A goal was a goal. Time to celebrate, rather than suspend your joy for a minute or so, taking the fizz out of the rare releases offered up by a ponderous sport.
But, inevitably, the Premier League went along with this sudden obsession with accuracy in the game. It kind of had to. Whenever a key call was blown, it was getting a bit embarrassing to be one of the few major leagues not to have it. So VAR it was. And it’s now been exactly one full matchday since its introduction. Already, it has faltered.
The Premier League intended to use the technology, which so disrupts the flow of a game dictated by rhythm and momentum, as sparingly as possible. Review would be reserved for refereeing mistakes that were clear and obvious, in the parlance. The league very well understands that what sets it apart, the thing the Premier League owes its staggering popularity to, is its unmatched intensity. Yet a few times during the first slate of games, VAR was called on to adjudicate miniscule margins that were far from evident even upon endless replay and that did nothing but stifle that intensity.
On Saturday, Gabriel Jesus and Manchester City were denied a goal in their 5-0 romp of West Ham United because Raheem Sterling’s shoulder had crept an inch or two ahead of his defender’s in the buildup. His shoulder. Which had no relevance to the play but, by the letter of the law, counted nonetheless.

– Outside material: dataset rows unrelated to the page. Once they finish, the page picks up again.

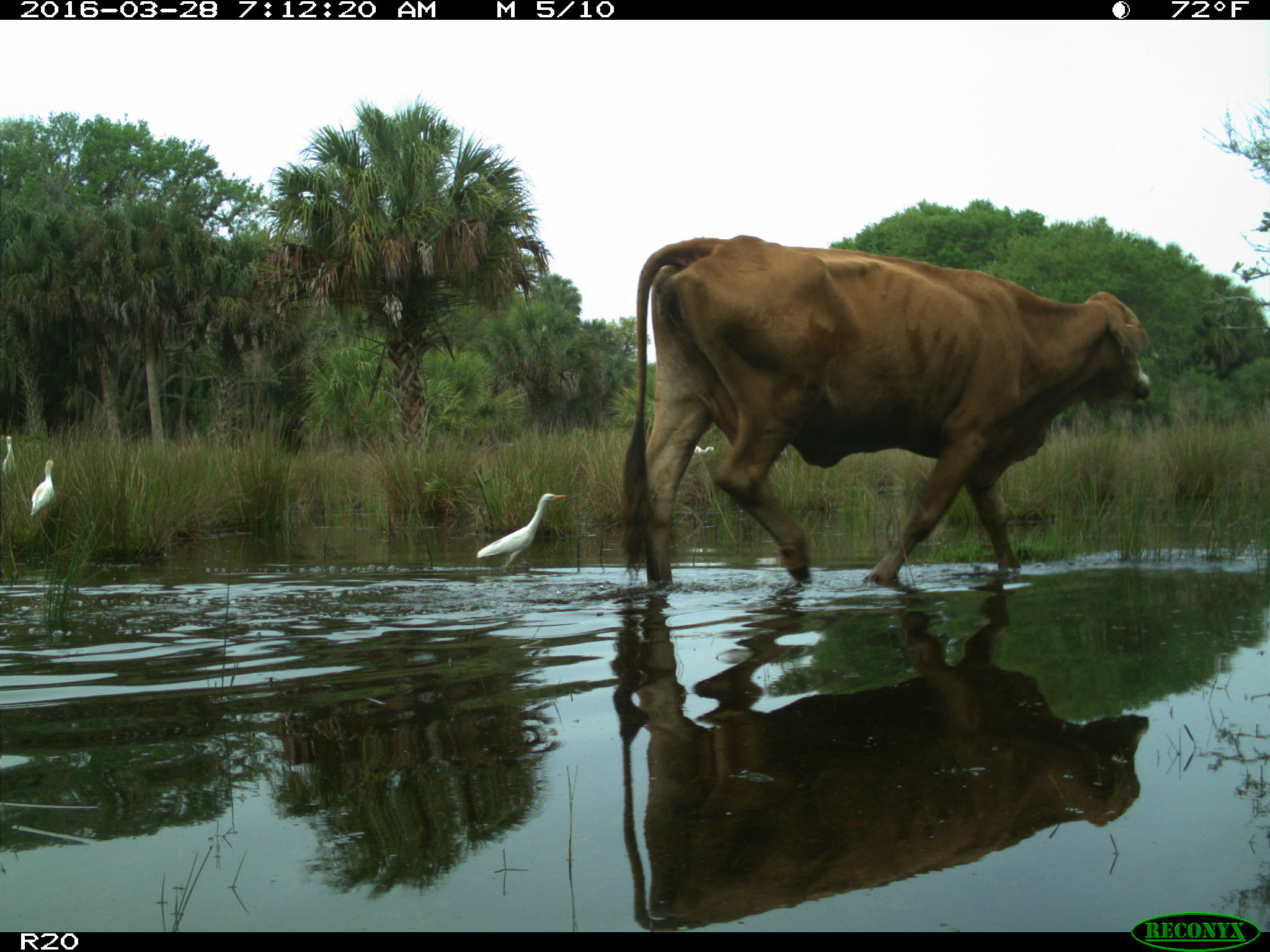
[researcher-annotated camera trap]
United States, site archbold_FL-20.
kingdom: Animalia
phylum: Chordata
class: Mammalia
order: Artiodactyla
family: Bovidae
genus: Bos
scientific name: Bos taurus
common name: domestic cow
Bos taurus (domestic cow).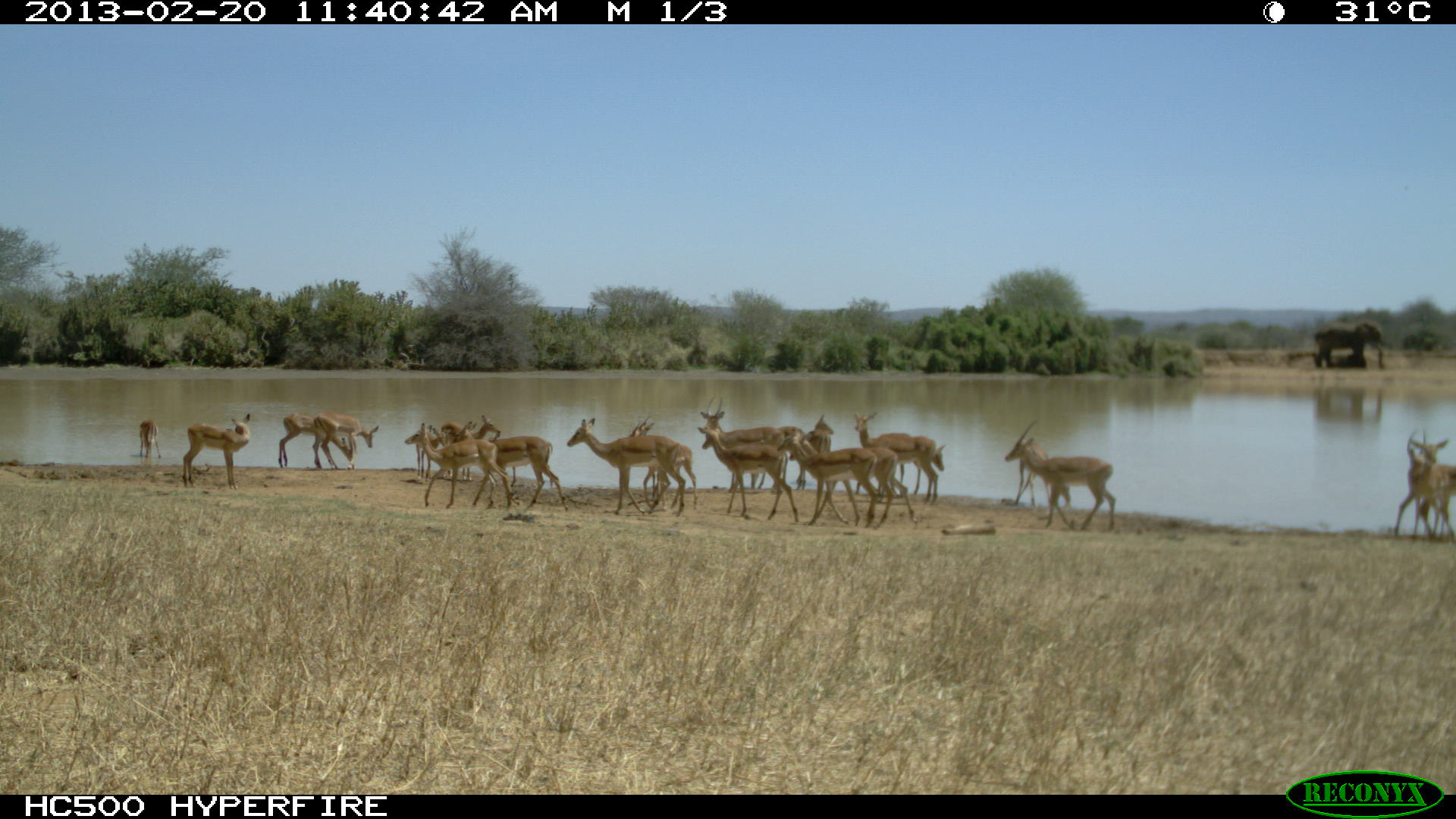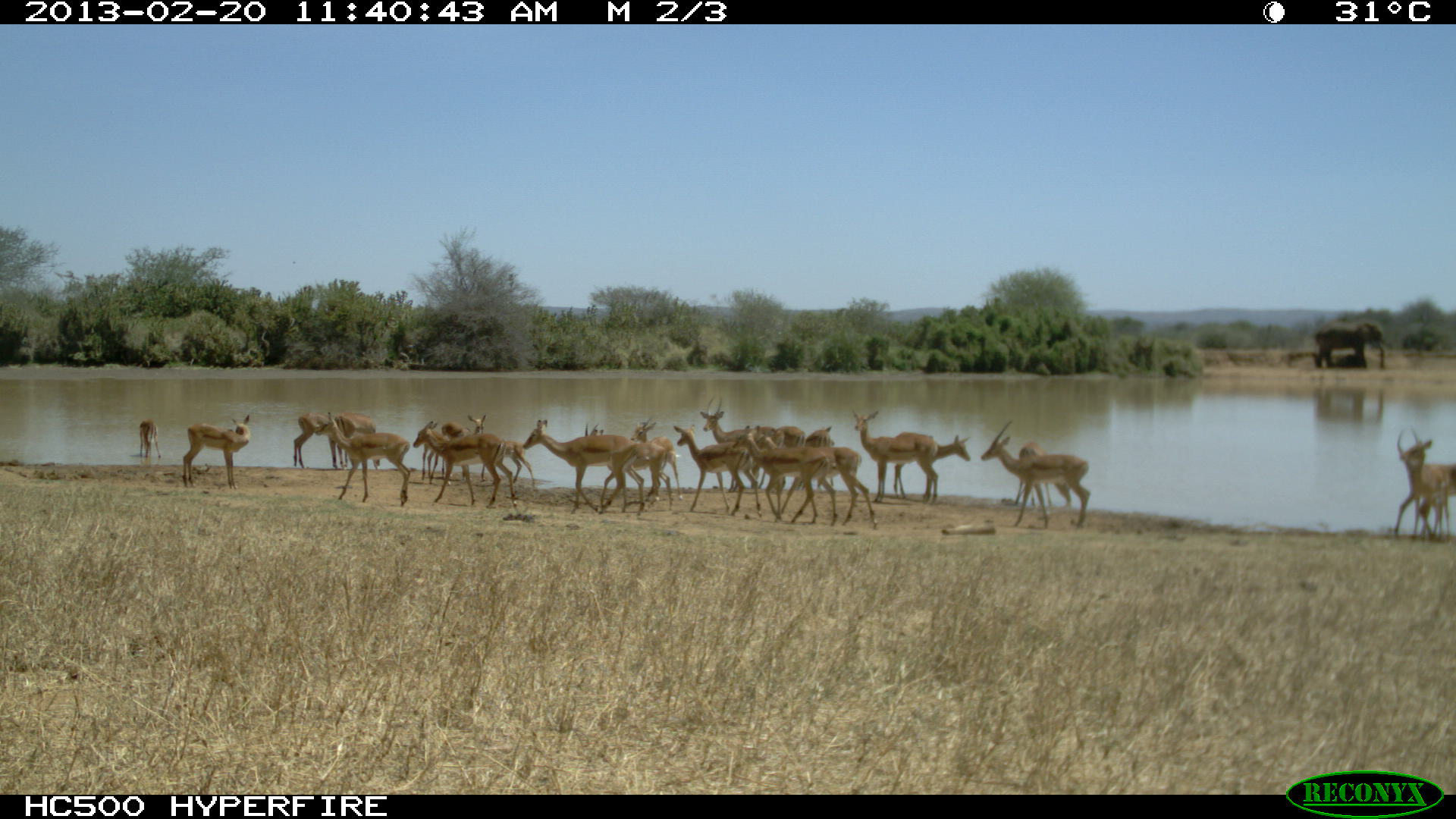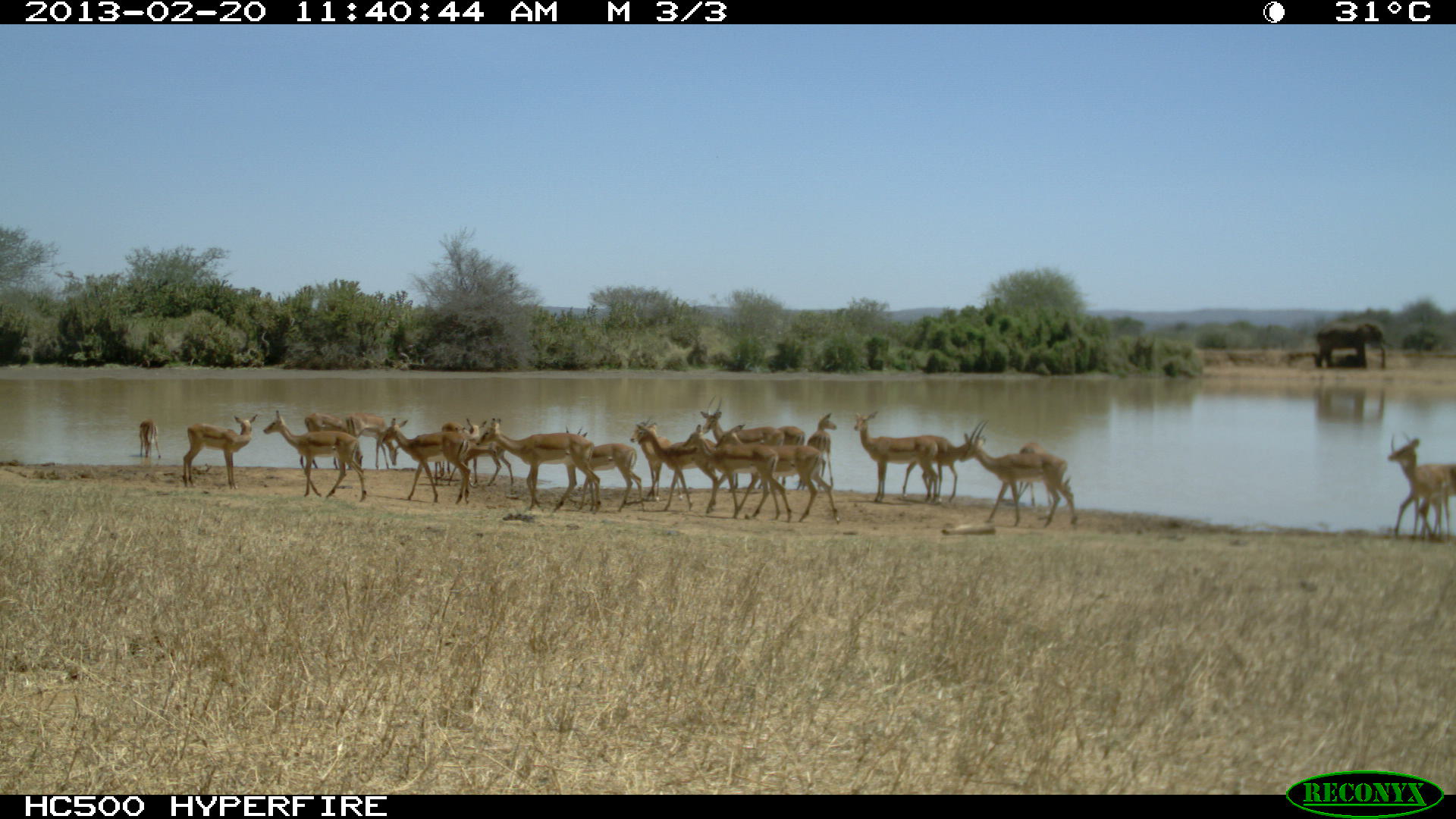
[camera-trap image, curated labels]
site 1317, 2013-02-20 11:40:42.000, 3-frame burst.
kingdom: Animalia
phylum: Chordata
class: Mammalia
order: Artiodactyla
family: Bovidae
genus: Aepyceros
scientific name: Aepyceros melampus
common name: impala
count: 18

Sunday, Wolverhampton Wanderers would likely have beaten Leicester City had a VAR check not disallowed Leander Dendoncker’s goal on account of Willy Boly’s accidental, close-range hand-ball that allowed the ball to drop fortuitously for the shot. It took several replays for even the TV announcers to see that something improper had happened.
Clear and obvious? No.
But then both decisions were correct, or adhered to the rules anyway. But that didn’t make them particularly satisfying for the neutral fan. And it begs the question: Is fairer sport also better sport?
Put differently: Does soccer, as a product, actually benefit from being refereed marginally more fairly when it comes at the expense of the viewing experience? Even the most ardent VAR supporter can’t deny that it casts a shadow over goals and interrupts the game in a way that is, at the absolute least, a nuisance.
So how important is it for a few calls a game to stand a better chance of being right, really?
The charm of sports is their humanity. And to err, as Alexander Pope taught us, is human. At the highest level, sports boil down to the avoidance of mistakes, which are ruthlessly set upon by opponents programmed to exploit them. Human error is the point. And the referees have a part to play in that. They’re part of the drama, characters in the narrative that keeps the soccer industry going.
Professional sports are, after all, entertainment before all else. Stop entertaining the fans and the whole thing comes apart. This new need for total accuracy on refereeing calls, which is still very much a utopia anyway, eats away at that entertainment. Sitting around a while, waiting for a goal to be confirmed or denied, isn’t entertaining.
The trouble is that as the technology currently exists, there is no ensuring complete accuracy, or even something close to it, while protecting that all-important cadence of a well-played soccer game. The swings of possession, the attacks and counter-attacks, the flurries of chances, it all grinds to a halt for a VAR review. And what for? To give an expanded team of referees a larger role, when the best games tend to be the ones in which they pass through inconspicuously?
Every season, VAR will allow some dubious goals and rule out others that appeared legitimate – just as referees were doing before it came along. It won’t get all of it right, but it will get more of it right. The technology will eventually get better and maybe VAR will even stop feeling so intrusive.
But none of that explains what is gained, exactly, by its introduction. Fairness doesn’t necessarily beget better entertainment. And sometimes it even stands in the way of it.